** begin Text shown **
At some point I considered buying this house which is still for sale. Today I am thankful for my second story apartment.
The parking lot I walk through daily with Salomé and now Loli; Salomé wonders why we are not going to the coffee shop today for a cookie.
The river, having loosed itself from the shackles of its banks, completely ravishes parts of the town rushing through and carrying with it cars and anything else not tied down.
The Saleys River has left its bed and gone on a rampage through the village.
Compare the photo above (from internet today) to the one below taken by me on a brighter day. Notice that the buildings are the same although the angle of the photo is different. Observe that the bridge that appears below has completely disappeared in the photo above and there certainly won’t be anybody eating on the veranda of the restaurant with the red shutters.Now compare the following two photos, the first taken by me at a better moment, the other from internet today.
** end Text shown **
** begin Stored data **
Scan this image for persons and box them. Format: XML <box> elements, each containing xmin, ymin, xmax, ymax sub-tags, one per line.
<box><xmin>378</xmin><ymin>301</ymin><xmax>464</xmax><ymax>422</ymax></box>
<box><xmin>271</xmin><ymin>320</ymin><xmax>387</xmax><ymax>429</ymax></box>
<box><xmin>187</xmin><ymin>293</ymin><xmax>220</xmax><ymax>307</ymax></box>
** end Stored data **
__Problems and tasks__.
1/ Rewrite the paragraph of the flood text beginning "Compare the photo above" as a short list that keeps its main facts.
2/ Continue the account of the Saleys River flood from where it stops.

__Answers by task__.
1/
- The photo above, taken from the internet today, is set against one below that the writer took on a brighter day.
- The buildings are the same, though the angle differs.
- The bridge visible in the lower photo has completely disappeared in the upper one.
- Nobody will be eating on the veranda of the restaurant with the red shutters.
- A second pair follows: the first taken by the writer at a better moment, the other from the internet today.

2/
And last, the main street going through Salies
I have now been able to walk through town; the water has receded and left a brownish yellow mud all over everything. There are large water trucks washing the streets as best they can. People drag mud stained objects from their stores and restaurants, their offices or homes and place them in piles beside the doors. Someone is on the phone with the insurance company. Most places have had more than four feet of water and mud in their places and everything is ruined; it will take weeks to clean it all out. I do not want to take pictures; I feel it would be rude.
The owner of the Grignotine where I often eat gives me a kiss on the cheek; I ask if there was much damage. She shakes her head and grimaces, her eyes are sad. The owner of the Café I go to every afternoon, the one that has the most delicious icecream, is hauling stuff covered with mud out into the street; her café offers a book-Exchange service for free, and they are now all books that no one will ever read again. I peer into the darkness in her café. The degree of destruction is unbelieveable: nothing is left untouched except the ceiling.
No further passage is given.